Background: Sodium imbalance is common in-hospital electrolyte disturbance and is largely related to inequalities in water homeostasis. An important mechanism leading to dysnatraemic disorders is inadequately secreted plasma arginine vasopressin (AVP). Unfortunately, AVP measurement is cumbersome and not reliable. Copeptin is secreted in an equimolar ratio to AVP and is a promising marker in the differential diagnosis of hyponatraemia and possibly hypernatraemia in stable hospitalised patients. This study assessed copeptin concentrations in sick patients with serum sodium imbalance of different aetiology on admission to the emergency department.

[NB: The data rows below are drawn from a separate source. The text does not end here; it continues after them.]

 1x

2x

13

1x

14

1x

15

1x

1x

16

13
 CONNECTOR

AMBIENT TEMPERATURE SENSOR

Methods: This is a secondary analysis of three previous prospective studies including patients with lower respiratory tract infections (LRTI) and acute cerebrovascular events. Patients were classified into different aetiological groups of hyponatraemia and hypernatraemia based on gold standard diagnostic algorithms. Copeptin levels were compared between different volaemic states and different aetiologies, firstly within the different study populations and secondly in an overall pooled analysis using hierarchical regression analysis adjusted for age and gender.

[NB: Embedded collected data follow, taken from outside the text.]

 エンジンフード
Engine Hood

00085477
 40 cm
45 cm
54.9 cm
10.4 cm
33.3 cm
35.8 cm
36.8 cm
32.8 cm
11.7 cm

Results: In LRTI, hyponatraemia was found in 10.6% (58/545) and hypernatraemia in 3.7% (20/545). For acute cerebrovascular events, the corresponding numbers were 4.3% (22/509) and 8.4% (43/509). In LRTI patients with hyponatraemia, copeptin levels were only lower in the subgroup of patients with gastrointestinal losses compared to the group of patients with renal failure (mean difference: -73.6 mmol/l, 95%CI -135.0, -12.3). For hypernatraemic patients and stoke patients with hypo- and hypernatraemia, no differences were observed. In the combined analysis, copeptin levels in the hyponatraemic population were higher in patients with a hypervolaemic volume state and in patients with heart failure and renal failure. When focusing on severity, copeptin levels increased with increasing severity of disease, as classified by the Pneumonia Severity Index (p < 0.0001) or the National Institute of Health Stroke Scale Score (p < 0.0001).
Conclusion: Although limited by small sample size, this study found that plasma copeptin level appears to add very little information to the work up of sodium imbalance in this cohort of medical inpatients. It is likely that the non-osmotic "stress"-stimulus in acute hospitalised patients is a major confounder and overrules the osmotic stimulus.